REQUIRED ACTION 1
Summarize the research opportunities page below in two sentences.
REQUIRED ACTION 2
Extend the research opportunities page below, picking up right after its last sentence.
READING PASSAGE START
Research Opportunities

"Apprenticeship teaching and research activities that, under faculty mentorship, provide progressively increasing levels of responsibility are effective ways to teach graduate students how to teach and conduct independent research."

—Association of American Universities' Committee on Graduate Education, October 1998

Collaborative Research

In addition to the research that students conduct as part of class assignments, collaborative research is often available with faculty members. Such opportunities are valuable learning experiences for students plus they often produce publications that enhance a student's vita when entering the job market.

For the last three years, Assistant Professor Terry Kinney has had teams of three or four graduate students working with him examining hate speech. Funded by the Otto Bremer Foundation, the Hate Speech Project has conducted focus groups with high school and college students to discover examples of what students think about hate speech, types of hate speech, and the effects of the messages. After having received training, graduate students have had hands-on opportunities to conduct focus groups, transcribe tapes, and develop coding schemes. These research projects have resulted in conference participations that involved graduate students Jennifer Charpentier and Laura Jacobi.

Another collaborative research project investigates the media's potential influence on television consumer's communication attitudes and behaviors, from which two manuscripts are currently being prepared for publication by Kinney and graduate student Kristen Eis.
READING PASSAGE END
ENTRIES SHOWN START
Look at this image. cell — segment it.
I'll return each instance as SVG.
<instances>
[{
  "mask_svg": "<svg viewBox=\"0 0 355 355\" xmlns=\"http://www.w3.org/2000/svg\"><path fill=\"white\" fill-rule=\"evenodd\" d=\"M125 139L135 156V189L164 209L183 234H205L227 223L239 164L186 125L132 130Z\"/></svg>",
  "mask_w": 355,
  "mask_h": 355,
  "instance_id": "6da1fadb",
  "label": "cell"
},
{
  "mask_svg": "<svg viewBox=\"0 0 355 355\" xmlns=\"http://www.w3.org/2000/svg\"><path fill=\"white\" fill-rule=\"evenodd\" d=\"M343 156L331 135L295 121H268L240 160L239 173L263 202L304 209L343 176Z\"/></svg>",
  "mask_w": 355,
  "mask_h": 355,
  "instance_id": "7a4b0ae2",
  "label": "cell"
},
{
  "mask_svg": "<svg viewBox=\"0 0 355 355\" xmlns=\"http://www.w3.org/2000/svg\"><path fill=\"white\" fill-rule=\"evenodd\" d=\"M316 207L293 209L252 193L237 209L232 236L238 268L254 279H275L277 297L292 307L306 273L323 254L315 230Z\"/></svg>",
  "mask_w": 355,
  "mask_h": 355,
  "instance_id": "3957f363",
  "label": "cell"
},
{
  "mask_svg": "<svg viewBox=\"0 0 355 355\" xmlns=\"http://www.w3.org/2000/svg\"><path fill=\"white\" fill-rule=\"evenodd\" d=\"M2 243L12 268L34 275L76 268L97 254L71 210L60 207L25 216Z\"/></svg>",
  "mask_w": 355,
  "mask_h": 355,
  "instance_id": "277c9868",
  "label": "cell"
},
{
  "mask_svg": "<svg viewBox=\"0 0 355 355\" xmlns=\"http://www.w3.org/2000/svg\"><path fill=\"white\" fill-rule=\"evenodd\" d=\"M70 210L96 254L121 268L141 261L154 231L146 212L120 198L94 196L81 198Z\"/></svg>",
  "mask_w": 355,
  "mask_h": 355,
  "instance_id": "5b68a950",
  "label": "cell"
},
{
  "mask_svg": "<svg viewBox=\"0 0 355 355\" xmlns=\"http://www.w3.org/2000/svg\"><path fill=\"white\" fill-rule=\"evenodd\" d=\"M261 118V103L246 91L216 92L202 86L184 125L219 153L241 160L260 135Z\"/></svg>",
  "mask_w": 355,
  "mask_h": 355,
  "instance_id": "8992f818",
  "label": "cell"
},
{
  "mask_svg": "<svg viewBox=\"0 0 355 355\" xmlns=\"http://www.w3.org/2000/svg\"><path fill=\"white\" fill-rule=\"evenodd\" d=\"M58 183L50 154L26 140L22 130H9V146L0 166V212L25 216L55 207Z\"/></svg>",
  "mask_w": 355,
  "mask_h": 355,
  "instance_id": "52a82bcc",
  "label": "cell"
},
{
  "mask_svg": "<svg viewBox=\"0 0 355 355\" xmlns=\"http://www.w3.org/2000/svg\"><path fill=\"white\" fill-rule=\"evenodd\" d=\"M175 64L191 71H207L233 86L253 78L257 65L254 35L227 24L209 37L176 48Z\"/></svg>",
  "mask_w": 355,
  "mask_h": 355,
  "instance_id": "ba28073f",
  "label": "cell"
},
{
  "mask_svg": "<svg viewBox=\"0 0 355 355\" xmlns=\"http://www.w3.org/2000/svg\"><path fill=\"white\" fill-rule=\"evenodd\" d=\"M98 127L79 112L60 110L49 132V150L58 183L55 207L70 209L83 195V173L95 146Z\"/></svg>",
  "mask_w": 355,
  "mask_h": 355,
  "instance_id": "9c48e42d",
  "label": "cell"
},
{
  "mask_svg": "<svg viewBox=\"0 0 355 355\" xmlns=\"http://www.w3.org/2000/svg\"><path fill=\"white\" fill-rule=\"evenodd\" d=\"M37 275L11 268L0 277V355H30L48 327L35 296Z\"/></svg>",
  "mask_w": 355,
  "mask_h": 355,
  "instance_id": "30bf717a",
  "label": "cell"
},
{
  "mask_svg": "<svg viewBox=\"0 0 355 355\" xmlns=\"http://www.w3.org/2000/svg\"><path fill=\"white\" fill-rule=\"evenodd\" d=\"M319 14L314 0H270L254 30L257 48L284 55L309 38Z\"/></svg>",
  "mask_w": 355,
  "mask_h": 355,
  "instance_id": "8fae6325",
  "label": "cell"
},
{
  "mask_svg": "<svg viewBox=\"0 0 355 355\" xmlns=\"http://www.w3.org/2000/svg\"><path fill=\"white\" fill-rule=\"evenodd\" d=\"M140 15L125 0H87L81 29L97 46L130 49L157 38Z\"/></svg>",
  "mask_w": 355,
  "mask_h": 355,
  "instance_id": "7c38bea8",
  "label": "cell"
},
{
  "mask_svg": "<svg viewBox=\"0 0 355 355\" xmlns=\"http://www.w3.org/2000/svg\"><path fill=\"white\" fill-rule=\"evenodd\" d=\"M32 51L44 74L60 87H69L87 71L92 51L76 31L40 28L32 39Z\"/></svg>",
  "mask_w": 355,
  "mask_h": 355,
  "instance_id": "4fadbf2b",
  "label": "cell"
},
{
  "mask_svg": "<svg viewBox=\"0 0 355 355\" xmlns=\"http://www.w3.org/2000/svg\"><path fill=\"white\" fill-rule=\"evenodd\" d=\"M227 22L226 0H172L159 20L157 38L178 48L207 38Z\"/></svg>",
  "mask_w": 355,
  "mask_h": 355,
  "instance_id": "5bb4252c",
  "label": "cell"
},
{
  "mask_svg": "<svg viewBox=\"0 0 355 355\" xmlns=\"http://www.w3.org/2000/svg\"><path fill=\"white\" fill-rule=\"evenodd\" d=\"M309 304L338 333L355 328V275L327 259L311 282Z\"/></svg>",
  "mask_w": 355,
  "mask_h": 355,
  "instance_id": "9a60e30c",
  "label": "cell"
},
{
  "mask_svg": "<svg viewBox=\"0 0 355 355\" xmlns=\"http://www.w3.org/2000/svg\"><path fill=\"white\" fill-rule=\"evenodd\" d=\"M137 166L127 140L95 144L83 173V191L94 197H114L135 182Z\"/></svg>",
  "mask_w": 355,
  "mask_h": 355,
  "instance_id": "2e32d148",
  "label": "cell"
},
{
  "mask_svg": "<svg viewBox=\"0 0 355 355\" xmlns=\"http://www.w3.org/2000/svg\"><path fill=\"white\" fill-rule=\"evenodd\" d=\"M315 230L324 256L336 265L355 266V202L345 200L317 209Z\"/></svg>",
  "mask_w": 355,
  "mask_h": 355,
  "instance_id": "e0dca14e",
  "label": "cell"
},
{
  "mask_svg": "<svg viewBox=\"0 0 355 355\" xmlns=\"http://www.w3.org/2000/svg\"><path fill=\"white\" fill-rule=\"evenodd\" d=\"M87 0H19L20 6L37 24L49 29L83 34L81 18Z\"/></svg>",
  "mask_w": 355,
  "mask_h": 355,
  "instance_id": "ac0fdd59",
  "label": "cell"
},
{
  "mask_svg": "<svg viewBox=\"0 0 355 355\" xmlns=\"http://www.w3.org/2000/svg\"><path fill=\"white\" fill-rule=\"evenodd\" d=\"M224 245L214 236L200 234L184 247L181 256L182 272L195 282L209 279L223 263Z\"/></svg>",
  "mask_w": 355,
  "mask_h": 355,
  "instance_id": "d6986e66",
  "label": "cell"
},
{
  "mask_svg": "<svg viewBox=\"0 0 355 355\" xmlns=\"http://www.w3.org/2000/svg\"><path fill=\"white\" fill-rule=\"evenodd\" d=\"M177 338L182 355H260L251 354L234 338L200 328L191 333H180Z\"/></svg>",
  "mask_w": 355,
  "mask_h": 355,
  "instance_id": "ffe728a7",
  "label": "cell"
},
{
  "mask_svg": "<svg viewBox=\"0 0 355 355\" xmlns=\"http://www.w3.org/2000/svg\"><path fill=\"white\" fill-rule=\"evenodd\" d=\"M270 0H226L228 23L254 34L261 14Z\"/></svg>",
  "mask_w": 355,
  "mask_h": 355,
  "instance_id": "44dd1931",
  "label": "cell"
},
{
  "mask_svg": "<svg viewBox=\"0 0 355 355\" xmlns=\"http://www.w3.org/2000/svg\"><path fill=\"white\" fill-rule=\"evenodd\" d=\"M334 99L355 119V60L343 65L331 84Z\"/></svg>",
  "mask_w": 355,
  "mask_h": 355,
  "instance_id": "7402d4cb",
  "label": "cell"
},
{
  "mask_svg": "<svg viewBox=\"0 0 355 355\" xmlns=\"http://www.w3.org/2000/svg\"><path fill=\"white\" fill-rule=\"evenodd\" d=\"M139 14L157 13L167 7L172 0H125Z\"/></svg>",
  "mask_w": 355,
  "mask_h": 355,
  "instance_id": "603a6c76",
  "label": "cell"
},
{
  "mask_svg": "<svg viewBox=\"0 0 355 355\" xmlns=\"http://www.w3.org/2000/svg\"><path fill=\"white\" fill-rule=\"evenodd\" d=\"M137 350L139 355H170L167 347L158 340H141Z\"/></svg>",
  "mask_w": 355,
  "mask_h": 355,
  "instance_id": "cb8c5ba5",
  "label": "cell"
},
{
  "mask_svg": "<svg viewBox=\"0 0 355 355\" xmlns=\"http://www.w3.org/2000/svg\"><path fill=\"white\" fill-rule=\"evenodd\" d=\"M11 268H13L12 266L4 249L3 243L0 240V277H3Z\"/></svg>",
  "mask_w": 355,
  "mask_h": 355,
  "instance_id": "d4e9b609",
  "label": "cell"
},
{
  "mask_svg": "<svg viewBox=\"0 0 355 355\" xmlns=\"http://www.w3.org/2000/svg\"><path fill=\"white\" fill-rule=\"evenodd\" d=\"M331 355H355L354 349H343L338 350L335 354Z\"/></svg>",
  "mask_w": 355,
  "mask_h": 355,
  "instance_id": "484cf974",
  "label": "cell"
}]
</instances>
ENTRIES SHOWN END
RESPONSE BOX 1
Besides the research they do for class assignments, graduate students can often take part in collaborative research with faculty members, which teaches them a lot and can lead to publications that strengthen their vita for the job market. Assistant Professor Terry Kinney has led teams of graduate students on the Hate Speech Project, funded by the Otto Bremer Foundation and built on focus groups, and on a project about the media's possible influence on TV consumers' communication attitudes and behaviors, with two manuscripts being prepared with graduate student Kristen Eis.

RESPONSE BOX 2
Professor Dean Hewes is co-authoring a book chapter with graduate students Karyl Daughters and Pam Cox-Otto that discusses theories of cognitive architecture, specifically modularity, used in interpersonal communication contexts. This book chapter will be followed up with an extensive study to be conducted by Hewes, Daughters, and Eis. This study focuses the cognitive, evolutionary, and cultural determinants of information seeking in dating.

Assitant Professor Ascan Koerner works with graduate students on research in family and interpersonal communication. Koerner and graduate student Manako Fujiwara presented a study that compared relationship models of Japanese and Americans at the National Communication Association conference in Seattle. In another project, Koerner and Eis investigated the role of conformity orientation on family communication patterns which led to a conference presentation at National Communication Association conference in Atlanta.

Professor Karlyn Kohrs Campbell and doctoral student Sang-Chul Lee co-authored an article published in the Quarterly Journal of Speech on the inaugural address of Republic of Korea President Roh Tae-woo. Lee began work on the address in a rhetorical criticism seminar with Campbell and they jointly formed it into an essay using this speech to illustrate the impact of political change on the rhetoric of presidents.

A group of ten graduate students and Professor Edward Schiappa released a report in October 1998 called Squeeze Play: The Campaign for a New Twins' Stadium The report was the product of a two-quarter research seminar in which various aspects of the campaign were analyzed including media coverage, PR strategy, and grassroots opposition.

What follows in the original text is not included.